[YOUR INSTRUCTIONS] Within the material below, locate the line with "Noël Ours Polaires" and the line with "China supplier MyHome", then return those two lines and all lines between them, exactly as written.

[SUPPLIED DATA]
┌──

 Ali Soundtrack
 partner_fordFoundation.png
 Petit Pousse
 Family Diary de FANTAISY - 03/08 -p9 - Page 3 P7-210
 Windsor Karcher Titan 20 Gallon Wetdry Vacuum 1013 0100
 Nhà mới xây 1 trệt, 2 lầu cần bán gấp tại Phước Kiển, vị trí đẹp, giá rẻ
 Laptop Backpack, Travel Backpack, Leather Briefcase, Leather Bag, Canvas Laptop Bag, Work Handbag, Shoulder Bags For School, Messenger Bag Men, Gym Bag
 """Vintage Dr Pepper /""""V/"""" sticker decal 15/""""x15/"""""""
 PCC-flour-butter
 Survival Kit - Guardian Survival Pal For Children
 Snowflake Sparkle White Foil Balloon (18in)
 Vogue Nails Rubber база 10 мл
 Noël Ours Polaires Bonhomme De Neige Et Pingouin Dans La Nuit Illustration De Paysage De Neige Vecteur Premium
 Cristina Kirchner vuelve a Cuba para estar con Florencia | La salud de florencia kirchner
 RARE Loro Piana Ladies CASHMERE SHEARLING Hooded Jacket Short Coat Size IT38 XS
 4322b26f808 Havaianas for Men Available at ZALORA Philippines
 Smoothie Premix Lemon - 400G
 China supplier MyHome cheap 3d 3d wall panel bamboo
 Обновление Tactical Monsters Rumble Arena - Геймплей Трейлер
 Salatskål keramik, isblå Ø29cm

└──
┌──

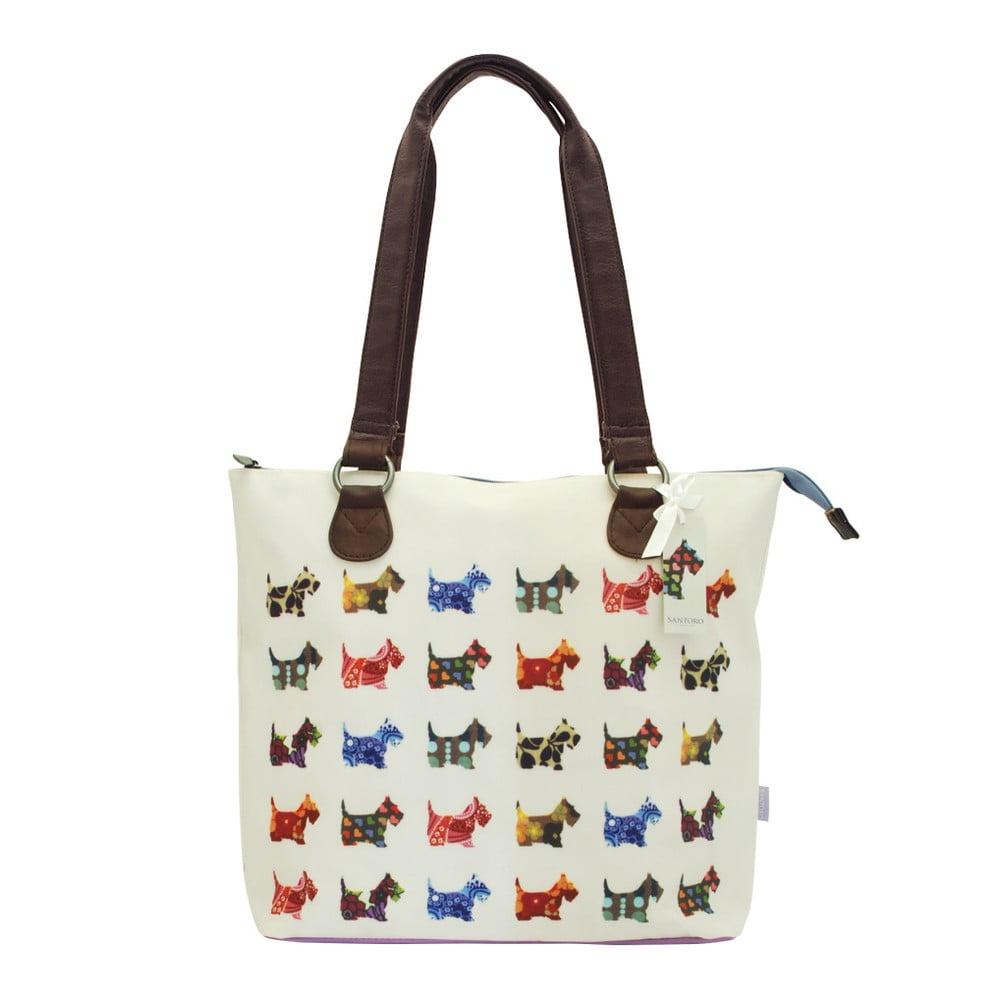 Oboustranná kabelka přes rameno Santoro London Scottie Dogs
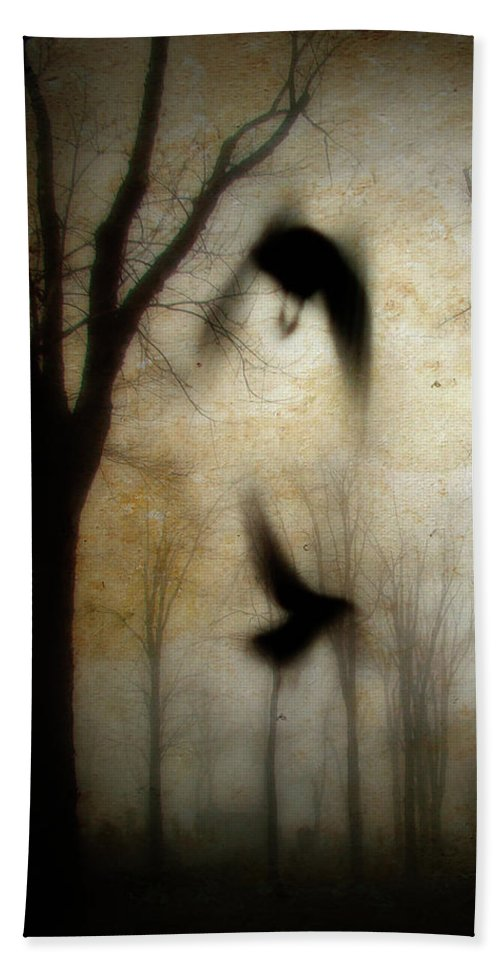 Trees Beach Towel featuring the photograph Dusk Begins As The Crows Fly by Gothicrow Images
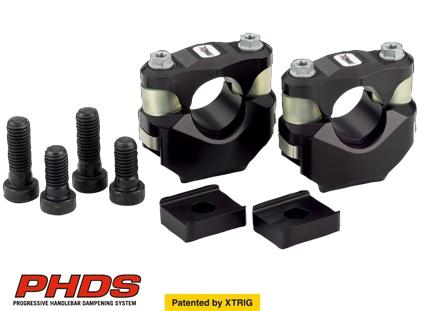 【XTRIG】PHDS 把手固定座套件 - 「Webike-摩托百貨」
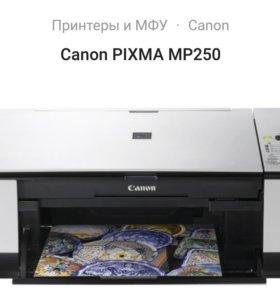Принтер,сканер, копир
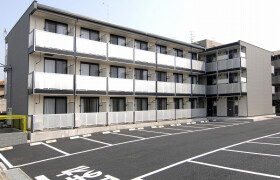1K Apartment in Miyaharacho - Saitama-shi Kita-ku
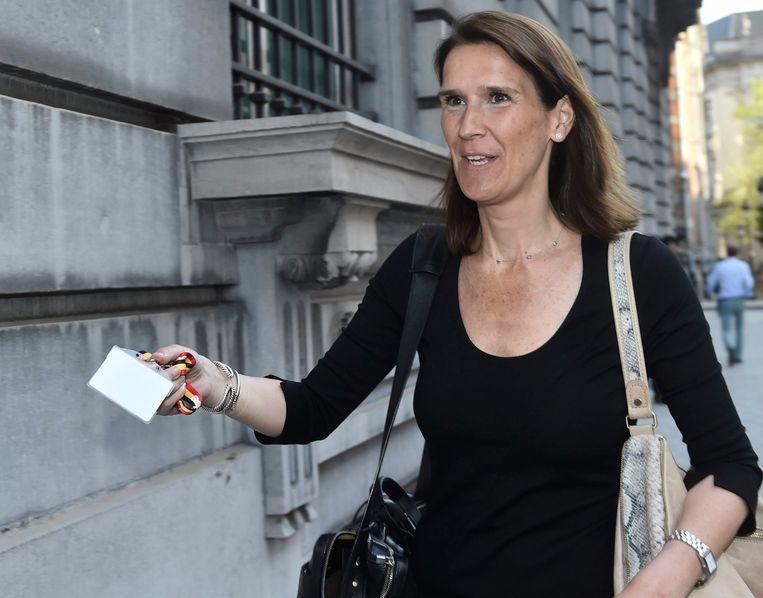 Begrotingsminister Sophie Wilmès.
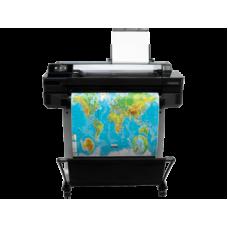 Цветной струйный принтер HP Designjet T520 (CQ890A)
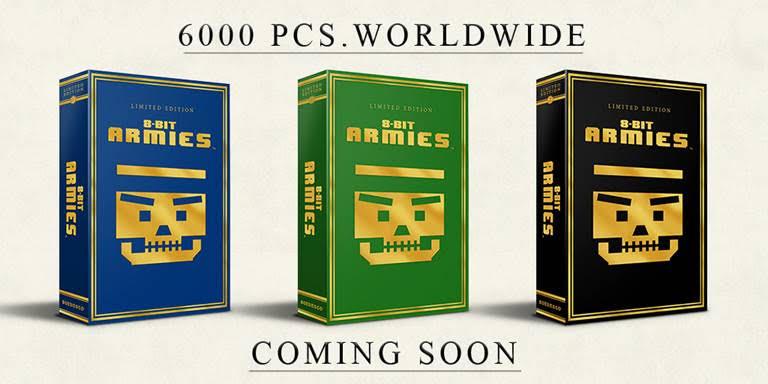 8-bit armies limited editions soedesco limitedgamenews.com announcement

└──

[EXERCISE RESULT]
 Noël Ours Polaires Bonhomme De Neige Et Pingouin Dans La Nuit Illustration De Paysage De Neige Vecteur Premium
 Cristina Kirchner vuelve a Cuba para estar con Florencia | La salud de florencia kirchner
 RARE Loro Piana Ladies CASHMERE SHEARLING Hooded Jacket Short Coat Size IT38 XS
 4322b26f808 Havaianas for Men Available at ZALORA Philippines
 Smoothie Premix Lemon - 400G
 China supplier MyHome cheap 3d 3d wall panel bamboo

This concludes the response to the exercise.